LaGuardia has long been the “preferred domestic airport” in New York because of its convenience to Manhattan, said Delta spokesman Kent Landers. He said the LaGuardia expansion will not affect Delta’s presence in Atlanta.
Delta will continue to operate a hub and international gateway at New York’s John F. Kennedy International Airport.
The added slots will enable Delta to more than double the number of routes offered to and from LaGuardia. The airline will start a nearly $40 million construction project to connect terminals used by Delta and US Airways. Delta plans to consolidate its operation, including Delta Shuttle, into the expanded main terminal facility in 2010 with a dedicated check-in area for elite, business class, first class and Shuttle customers.
Traditionally, airline hubs are connecting points where many, if not most, travelers are transferring between flights. LaGuardia primarily serves people who are starting or finishing their trips in New York, so it won’t fit that mold. But Landers said there will be opportunities for some regional connections.

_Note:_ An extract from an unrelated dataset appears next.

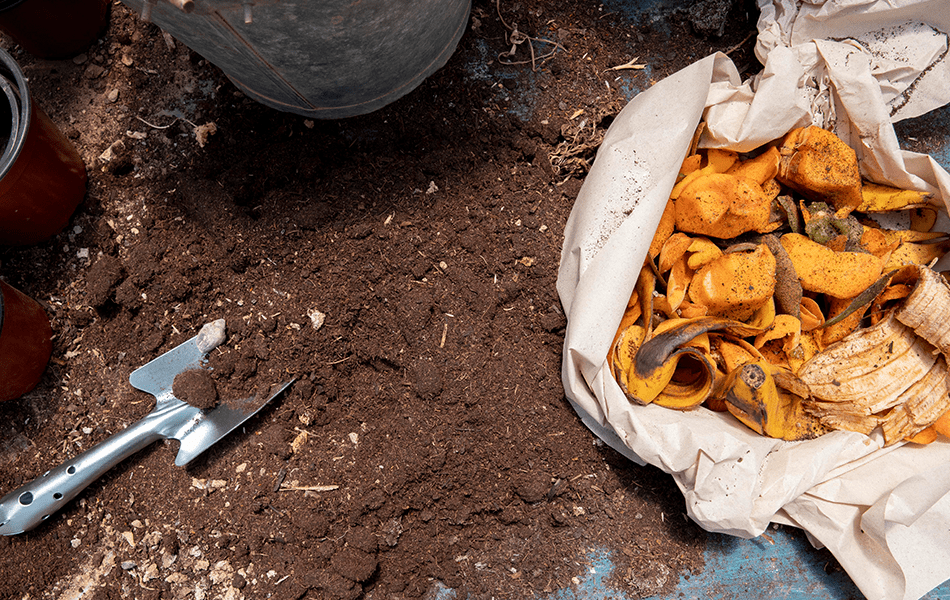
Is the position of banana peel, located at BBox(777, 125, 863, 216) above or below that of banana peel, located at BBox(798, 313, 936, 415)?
above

Delta said it will “continue to invest” in its operations at JFK, where it has more than 200 daily departures. Some travelers connecting in New York travel between the LaGuardia and JFK airports using ground transportation.
At Reagan National, Delta’s slot pairs would drop from 97 to 55. Delta said the deal will not affect its Shuttle service at LaGuardia and Reagan. No specific flight or route cuts have yet been announced.
As part of the deal, Delta will also give US Airways some of its international route authorities to Brazil and Japan, but Delta said that will not lead to any “material” flight schedule changes for passengers. That’s partly because Delta will still maintain access to Brazil and Delta is eliminating cargo freighter service to Japan at the end of this year.
Delta said its employees at Reagan will have opportunities to transfer to other locations in the Washington area and elsewhere.